Extract.
The Biden administration is exploring reopening a detention center for migrant children in Homestead, Florida—essentially imprisoning children who come to the U.S. seeking safety and refuge. Many of these young people have fled violence and poverty and are seeking asylum in the United States.
In 2019, AFSC worked with partners and advocates across the country to shut down the detention center, when it held around 2,000 young people under President Trump. Now we need your help to keep it closed for good—and to urge the Biden administration to reunite families and treat immigrants with the respect and dignity we all deserve.
Here’s what you need to know:
Thousands of migrant children are seeking refuge in the U.S.
Asylum is a human right. All people should be welcomed with compassion—not confronted by overwhelming obstacles to seeking asylum. But today, it is extremely difficult for people to claim protection in the United States, a situation that was exacerbated by multiple anti-immigrant policies enacted by the Trump administration.
While President Biden has taken steps to reverse some of those policies, his administration has refused to rescind a Trump order from the Center for Disease Control (CDC) giving border agents the authority, under Title 42, to summarily expel migrants at the border without being processed. This order results in rapid-fire deportations that violate both U.S. and international law. And while it has been couched as a response to the COVID-19 pandemic, public health experts and even some of the CDC’s own leadership have found that the order has no basis in public health. Reversing Trump’s order and resuming processing of asylum applications will allow all migrants to safely seek legal protection in the U.S., promoting the health and safety of migrants and border communities alike.
The Biden administration’s policy of turning away adult migrants while allowing unaccompanied minors to enter has resulted in de facto family separation. Rather than only allowing unaccompanied minors through the border, the administration must reopen the border so that families can cross together.
In the meantime, each day, hundreds of young people arrive at the border only to be detained in crowded, inhumane Border Patrol stations. Instead of being expediently transferred to the care and protection that migrant children are entitled to receive under the law, they are often held for longer periods of time than allowed. And because there has not been enough investment in alternatives to detention such as community-based care, the Biden administration has chosen to renew the Trump-era practice of reopening large “emergency influx facilities” that have historically operated as child detention centers. The administration has already reopened one such facility in Texas to hold the growing number of child migrants—and now it is considering reopening the Homestead detention center in Homestead, Florida, as well.

Saved entries.
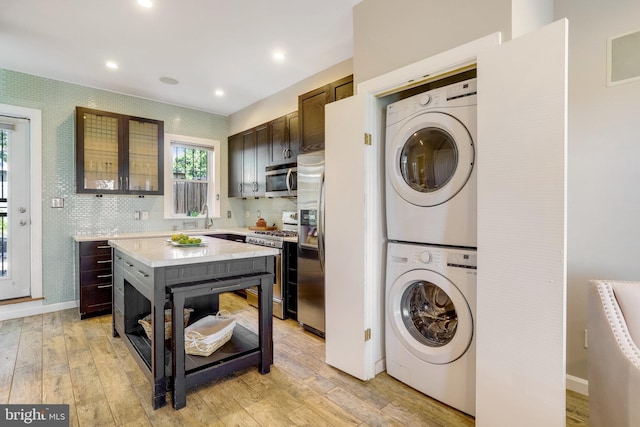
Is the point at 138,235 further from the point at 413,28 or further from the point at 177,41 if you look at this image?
the point at 413,28

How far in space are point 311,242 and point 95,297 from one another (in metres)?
2.54

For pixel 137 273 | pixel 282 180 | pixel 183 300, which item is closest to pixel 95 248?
pixel 137 273

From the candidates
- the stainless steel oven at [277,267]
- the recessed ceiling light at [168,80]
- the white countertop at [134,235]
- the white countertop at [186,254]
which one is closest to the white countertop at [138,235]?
the white countertop at [134,235]

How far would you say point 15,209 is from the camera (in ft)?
11.8

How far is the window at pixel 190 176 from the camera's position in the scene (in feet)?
15.2

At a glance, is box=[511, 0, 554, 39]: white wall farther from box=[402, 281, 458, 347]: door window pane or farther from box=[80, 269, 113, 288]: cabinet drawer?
box=[80, 269, 113, 288]: cabinet drawer

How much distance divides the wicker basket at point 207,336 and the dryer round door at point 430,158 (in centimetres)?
161

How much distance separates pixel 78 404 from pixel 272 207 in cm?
311

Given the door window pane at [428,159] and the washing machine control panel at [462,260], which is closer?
the washing machine control panel at [462,260]

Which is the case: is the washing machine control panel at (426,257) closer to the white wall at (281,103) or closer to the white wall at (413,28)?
the white wall at (413,28)

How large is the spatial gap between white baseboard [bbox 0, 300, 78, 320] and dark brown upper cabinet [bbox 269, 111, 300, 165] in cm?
304

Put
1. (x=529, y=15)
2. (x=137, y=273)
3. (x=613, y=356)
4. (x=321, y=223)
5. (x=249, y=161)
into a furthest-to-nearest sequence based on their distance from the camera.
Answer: (x=249, y=161) < (x=321, y=223) < (x=137, y=273) < (x=529, y=15) < (x=613, y=356)

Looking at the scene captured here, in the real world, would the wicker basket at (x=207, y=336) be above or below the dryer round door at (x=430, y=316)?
below

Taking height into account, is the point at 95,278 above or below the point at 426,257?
below
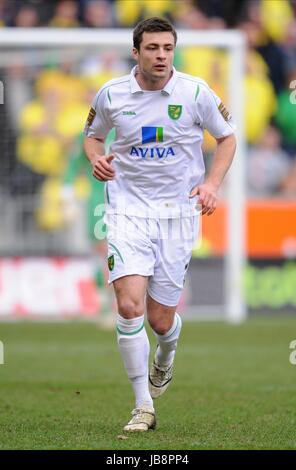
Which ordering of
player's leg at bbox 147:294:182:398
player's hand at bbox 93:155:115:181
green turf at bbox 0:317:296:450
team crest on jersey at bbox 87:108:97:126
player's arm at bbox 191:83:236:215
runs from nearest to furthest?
green turf at bbox 0:317:296:450, player's hand at bbox 93:155:115:181, player's arm at bbox 191:83:236:215, team crest on jersey at bbox 87:108:97:126, player's leg at bbox 147:294:182:398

What to work on.
**A)** Name every geographic place that the extract on the Homestead detention center mentions.
**B)** Carry the extract on the Homestead detention center forward from its final sentence.

Responses to the exercise.
**A)**
Homestead
Florida
the United States (also written "U.S.")
Texas

**B)**
Jailing children is never acceptable. Alternatives to detention exist—and should be used. The administration must invest more deeply in community-based alternatives to detention that uphold and protect the rights of children.
Detaining young people is extremely harmful.
Children belong in homes and schools, not prison camps. Reopening Homestead—or any child detention center—places young people in greater danger, especially during a pandemic. Detention centers are places where social distancing is impossible, health care is inadequate, and abuses are rampant.
In addition, environmental conditions at the Homestead detention center pose potentially serious health and safety threats to children housed there, including possible exposure to toxic chemicals from a neighboring Superfund site. (Read our report.)
Studies have also shown that detaining children causes lasting trauma—and the cost of that to children, families, and our communities is incalculable.
Since 1997, an agreement known as the Flores settlement has limited the amount of time the government can detain children. It also limits the detention of children and families to facilities with certain licensing and standards. But because the facility at Homestead is considered an “emergency influx shelter” for children, the facility can avoid meeting Flores settlement standards through waivers. This loophole leaves children unprotected from the harms of indefinite detention.
There are more effective, humane alternatives to support migrant children—while ensuring their health, well-being, and rights are protected.
The Biden administration must prioritize uniting children with family members or sponsors in the U.S.—and invest in community-based alternatives to detention that uphold the rights of children and ensure their safety and their physical, emotional, and mental well-being.
The first step is to remove obstacles to uniting migrant children with their family or sponsors—a process handled by the Office of Refugee Resettlement (ORR) in the Department of Health and Human Services (HHS). On March 12, the administration took a very important step in this direction by ending an agreement between HHS and DHS that allowed for information sharing about the immigration status of potential sponsors, which made sponsors afraid to come forward.
The next step is to ensure that ORR has the funding and resources it needs to unite children with their sponsors as quickly as possible. Right now, ORR’s budget to care for children in its custody is about $1.3 billion, a fraction of the $4.12 billion that the administration has budgeted for ICE to detain and deport people.
We must stop the Biden administration from reopening Homestead detention center—and end the detention of migrant children.
Migrant children should be treated with the respect and dignity we all deserve. Detention centers such as the one in Homestead, Florida have no place in U.S. immigration policy and deny migrant children their rights.
We must keep Homestead migrant child detention center—and others like it—closed for good. Instead, the U.S. should unite children with their families and sponsors and invest in community-based alternatives that fully respect the rights of children.